Only a well designed, statistically replicated, multi-year trial allows for direct comparison of untreated versus treated trees with statistical confidence. Verifiable data from tests that meet acceptable standards of scientific design, along with access to raw baseline (before treatment) yield data from the same trees (preferably for the two years prior) should be used to determine the validity of test results provided.
Are the test results from a reliable source?
If the testing were not done by a neutral party, such as university scientists, agency, or a reputable contract research company using standard scientific protocols, this raises red flags. If the persons overseeing the tests have a financial interest in seeing positive results from the product, it raises red flags.
Does the product have beneficial effects on several unrelated farm practices?
A product that increases production of trees, makes fruit bigger, reduces pests, reduces water use, and reduces fertilizer costs, is more than a little suspicious. In reality, if such a product really existed, it would not need any testing at all because its benefits would be so obviously realized by the grower community that it would spread rapidly by word of mouth and embraced by the entire grower community.
Are other standard and proven farm products put down in the new product sales delivery?
If a new product vendor claims that their product is taken up 15 times faster than the one growers are currently using, or is 30 times more efficient, it probably costs 15 to 30 times more per unit of active ingredient than the standard market price. Growers should always examine the chemical product label to see what active ingredient they are buying. There has to be a very good reason to pay more for an ingredient where previously there had been no problem supplying the same ingredient at a cheaper price to trees in the past.

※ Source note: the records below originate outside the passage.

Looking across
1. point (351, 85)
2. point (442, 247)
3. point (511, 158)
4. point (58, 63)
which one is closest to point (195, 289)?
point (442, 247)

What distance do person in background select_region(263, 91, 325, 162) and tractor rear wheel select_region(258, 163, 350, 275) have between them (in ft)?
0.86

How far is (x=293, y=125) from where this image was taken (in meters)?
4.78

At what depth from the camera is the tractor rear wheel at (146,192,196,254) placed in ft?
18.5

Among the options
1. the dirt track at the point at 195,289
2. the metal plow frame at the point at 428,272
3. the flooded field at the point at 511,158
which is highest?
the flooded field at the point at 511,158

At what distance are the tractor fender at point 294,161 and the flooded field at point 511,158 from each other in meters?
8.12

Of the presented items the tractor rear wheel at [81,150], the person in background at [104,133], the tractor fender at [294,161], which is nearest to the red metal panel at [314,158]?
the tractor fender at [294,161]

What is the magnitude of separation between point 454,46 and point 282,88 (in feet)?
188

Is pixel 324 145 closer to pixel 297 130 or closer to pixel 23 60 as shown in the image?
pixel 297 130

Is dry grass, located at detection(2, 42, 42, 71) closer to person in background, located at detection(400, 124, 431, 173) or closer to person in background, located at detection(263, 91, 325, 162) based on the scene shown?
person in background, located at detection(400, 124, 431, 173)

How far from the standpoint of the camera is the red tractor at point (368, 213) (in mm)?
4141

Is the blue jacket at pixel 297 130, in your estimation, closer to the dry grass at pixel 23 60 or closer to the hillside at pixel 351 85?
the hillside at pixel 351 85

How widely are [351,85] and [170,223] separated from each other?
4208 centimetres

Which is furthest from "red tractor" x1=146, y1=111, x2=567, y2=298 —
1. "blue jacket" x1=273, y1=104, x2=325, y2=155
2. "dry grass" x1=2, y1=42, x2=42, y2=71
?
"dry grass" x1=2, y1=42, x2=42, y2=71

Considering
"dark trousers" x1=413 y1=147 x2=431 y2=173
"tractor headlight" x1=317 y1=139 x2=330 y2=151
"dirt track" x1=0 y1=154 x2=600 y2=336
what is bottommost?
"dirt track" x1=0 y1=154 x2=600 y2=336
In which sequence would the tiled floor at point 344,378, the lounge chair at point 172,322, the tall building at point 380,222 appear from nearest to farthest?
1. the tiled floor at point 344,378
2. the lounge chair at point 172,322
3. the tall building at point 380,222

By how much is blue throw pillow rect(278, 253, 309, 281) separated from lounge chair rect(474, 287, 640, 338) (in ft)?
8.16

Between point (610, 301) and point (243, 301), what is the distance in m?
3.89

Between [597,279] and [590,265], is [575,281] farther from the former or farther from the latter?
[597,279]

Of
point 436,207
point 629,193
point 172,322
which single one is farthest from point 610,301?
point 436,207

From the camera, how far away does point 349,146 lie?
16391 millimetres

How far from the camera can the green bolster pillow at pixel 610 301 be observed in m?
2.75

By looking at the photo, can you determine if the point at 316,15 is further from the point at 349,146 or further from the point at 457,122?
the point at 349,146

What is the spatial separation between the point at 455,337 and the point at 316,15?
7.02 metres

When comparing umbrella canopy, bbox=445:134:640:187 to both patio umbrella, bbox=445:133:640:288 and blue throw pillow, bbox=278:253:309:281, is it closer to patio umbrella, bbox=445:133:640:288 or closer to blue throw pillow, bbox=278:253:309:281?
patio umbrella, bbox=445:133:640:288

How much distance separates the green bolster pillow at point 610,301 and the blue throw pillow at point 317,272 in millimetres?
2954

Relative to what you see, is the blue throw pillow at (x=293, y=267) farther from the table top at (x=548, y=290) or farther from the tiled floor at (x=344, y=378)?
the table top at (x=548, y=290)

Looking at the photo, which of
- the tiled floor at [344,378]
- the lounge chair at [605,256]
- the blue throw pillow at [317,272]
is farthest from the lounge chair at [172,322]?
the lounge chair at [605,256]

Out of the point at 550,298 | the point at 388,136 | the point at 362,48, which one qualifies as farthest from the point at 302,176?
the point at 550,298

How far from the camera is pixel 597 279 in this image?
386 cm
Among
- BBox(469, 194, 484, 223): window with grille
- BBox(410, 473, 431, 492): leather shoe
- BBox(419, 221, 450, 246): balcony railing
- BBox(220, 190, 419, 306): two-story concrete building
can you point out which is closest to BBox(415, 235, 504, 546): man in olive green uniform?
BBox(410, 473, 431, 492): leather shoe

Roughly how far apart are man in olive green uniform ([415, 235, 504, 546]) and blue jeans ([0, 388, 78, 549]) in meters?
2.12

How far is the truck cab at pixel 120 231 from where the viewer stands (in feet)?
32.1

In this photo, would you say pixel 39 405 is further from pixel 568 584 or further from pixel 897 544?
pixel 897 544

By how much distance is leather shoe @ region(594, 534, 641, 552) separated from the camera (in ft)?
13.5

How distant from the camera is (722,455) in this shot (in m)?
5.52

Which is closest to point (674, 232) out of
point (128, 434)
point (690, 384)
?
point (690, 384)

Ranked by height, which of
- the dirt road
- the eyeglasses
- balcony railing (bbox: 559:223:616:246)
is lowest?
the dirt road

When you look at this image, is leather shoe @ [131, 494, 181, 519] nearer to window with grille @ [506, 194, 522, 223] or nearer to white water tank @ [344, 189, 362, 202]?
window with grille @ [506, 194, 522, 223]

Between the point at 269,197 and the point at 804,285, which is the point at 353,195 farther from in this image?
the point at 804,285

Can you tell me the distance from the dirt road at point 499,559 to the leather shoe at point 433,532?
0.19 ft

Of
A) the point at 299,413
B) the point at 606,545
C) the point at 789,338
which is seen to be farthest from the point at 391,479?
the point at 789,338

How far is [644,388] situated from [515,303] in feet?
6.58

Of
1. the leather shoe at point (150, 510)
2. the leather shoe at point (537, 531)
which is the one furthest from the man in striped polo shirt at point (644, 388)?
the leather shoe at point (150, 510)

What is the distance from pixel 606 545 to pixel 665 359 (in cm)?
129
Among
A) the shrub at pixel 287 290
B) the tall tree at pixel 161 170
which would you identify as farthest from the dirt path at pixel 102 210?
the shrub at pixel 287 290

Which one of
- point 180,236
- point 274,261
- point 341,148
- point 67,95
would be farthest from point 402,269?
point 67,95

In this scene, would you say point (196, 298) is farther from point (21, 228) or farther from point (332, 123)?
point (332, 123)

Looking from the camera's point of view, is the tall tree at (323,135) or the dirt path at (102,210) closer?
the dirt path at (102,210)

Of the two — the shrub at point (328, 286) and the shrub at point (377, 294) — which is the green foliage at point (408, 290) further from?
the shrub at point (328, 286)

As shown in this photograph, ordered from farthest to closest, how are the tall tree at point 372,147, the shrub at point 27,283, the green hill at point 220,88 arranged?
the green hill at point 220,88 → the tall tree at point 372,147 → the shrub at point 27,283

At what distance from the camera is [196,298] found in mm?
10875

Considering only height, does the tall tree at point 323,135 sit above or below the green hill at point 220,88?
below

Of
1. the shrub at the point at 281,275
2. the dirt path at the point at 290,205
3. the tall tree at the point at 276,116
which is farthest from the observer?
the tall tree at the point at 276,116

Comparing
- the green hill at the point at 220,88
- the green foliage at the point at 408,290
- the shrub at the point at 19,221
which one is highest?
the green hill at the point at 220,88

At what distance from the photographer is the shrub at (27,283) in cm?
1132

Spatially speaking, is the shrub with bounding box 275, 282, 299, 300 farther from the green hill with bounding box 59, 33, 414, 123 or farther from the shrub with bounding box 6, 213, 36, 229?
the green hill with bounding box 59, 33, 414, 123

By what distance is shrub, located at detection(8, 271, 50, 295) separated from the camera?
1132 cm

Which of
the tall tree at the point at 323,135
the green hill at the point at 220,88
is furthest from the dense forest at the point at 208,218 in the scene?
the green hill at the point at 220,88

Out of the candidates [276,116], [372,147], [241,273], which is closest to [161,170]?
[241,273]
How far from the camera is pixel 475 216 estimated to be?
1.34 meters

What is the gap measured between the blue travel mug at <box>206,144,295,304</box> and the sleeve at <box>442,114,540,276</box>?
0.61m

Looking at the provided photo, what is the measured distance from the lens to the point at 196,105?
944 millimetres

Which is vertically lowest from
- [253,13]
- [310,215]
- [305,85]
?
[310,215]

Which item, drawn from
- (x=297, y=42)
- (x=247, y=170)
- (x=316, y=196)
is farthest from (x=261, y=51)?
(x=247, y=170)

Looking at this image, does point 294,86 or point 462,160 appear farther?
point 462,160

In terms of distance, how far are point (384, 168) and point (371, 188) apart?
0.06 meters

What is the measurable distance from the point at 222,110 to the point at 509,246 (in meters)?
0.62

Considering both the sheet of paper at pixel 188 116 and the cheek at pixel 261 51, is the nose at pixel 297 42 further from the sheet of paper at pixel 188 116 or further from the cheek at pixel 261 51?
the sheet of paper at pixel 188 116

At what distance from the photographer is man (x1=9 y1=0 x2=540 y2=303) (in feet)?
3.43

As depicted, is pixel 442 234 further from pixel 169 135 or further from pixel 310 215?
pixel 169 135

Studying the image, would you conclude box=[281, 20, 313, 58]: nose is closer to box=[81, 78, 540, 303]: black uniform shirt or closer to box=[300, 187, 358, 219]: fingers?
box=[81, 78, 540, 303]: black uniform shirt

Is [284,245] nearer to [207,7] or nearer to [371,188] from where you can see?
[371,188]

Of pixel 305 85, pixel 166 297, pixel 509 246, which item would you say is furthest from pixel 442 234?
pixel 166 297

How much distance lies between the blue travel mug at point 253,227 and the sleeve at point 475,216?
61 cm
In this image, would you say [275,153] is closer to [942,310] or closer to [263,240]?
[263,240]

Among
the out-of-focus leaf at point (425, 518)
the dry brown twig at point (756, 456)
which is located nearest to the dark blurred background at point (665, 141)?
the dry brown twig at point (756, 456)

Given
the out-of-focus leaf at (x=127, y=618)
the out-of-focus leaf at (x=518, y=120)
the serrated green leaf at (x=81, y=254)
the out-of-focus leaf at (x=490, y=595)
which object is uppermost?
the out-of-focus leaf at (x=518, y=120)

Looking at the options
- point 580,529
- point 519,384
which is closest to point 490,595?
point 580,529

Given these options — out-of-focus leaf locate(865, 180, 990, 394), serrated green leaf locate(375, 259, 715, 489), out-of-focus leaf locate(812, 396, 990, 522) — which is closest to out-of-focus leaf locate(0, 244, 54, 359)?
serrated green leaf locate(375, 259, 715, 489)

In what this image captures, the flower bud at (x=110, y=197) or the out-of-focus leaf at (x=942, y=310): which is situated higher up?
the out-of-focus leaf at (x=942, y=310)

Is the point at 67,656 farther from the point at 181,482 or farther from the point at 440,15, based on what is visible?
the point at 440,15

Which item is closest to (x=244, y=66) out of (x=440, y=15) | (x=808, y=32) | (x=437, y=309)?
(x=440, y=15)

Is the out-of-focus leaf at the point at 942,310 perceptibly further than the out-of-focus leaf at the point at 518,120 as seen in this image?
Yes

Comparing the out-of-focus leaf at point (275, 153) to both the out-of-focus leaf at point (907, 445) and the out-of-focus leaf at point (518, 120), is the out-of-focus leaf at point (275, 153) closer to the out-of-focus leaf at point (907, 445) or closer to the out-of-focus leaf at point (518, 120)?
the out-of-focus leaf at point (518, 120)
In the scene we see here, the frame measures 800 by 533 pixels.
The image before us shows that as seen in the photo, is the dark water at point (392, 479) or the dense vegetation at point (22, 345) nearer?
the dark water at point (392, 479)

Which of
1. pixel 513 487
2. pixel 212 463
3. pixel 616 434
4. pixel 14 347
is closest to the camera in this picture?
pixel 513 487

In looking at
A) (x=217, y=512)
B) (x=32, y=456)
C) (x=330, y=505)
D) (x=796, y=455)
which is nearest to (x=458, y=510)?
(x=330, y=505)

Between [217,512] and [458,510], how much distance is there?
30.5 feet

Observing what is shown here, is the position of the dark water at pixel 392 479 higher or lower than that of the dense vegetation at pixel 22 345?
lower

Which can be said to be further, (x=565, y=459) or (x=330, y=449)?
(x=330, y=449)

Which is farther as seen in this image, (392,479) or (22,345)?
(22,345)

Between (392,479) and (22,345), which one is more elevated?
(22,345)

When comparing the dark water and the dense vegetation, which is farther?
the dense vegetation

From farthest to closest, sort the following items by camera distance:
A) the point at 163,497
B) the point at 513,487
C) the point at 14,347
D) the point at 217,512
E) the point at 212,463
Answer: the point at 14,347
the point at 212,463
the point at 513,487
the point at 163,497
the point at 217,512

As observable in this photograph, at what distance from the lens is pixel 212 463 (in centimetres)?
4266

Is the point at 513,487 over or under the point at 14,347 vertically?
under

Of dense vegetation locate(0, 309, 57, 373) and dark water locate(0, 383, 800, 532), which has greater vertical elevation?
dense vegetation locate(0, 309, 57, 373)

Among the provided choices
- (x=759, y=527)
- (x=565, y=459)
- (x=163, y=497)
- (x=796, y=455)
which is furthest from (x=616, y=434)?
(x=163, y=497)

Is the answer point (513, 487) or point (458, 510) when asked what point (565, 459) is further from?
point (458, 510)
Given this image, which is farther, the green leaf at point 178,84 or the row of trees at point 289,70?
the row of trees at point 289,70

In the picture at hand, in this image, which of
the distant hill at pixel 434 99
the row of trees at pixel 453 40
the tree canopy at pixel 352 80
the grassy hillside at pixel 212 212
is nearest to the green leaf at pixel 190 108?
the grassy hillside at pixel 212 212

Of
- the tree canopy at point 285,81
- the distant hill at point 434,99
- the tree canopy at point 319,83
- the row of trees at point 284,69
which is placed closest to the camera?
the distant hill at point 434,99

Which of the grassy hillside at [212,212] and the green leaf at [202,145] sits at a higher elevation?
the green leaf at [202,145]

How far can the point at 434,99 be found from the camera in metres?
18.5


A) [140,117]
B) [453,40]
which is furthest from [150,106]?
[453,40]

There are impartial sources of such information available to farmers to help corroborate information provided by product vendors. Perhaps the most reliable and accessible impartial research and education resources for growers are their local Cooperative Extension Farm Advisors and commodity research boards.
When promising products emerge, local university Farm Advisors can advise growers on how to evaluate these products and may help design a small trial to test a particular product on a few trees under local orchard conditions. If in these pursuits a truly promising new product or technology emerges, research board funding may follow but only on the recommendation of that board's Research Committee.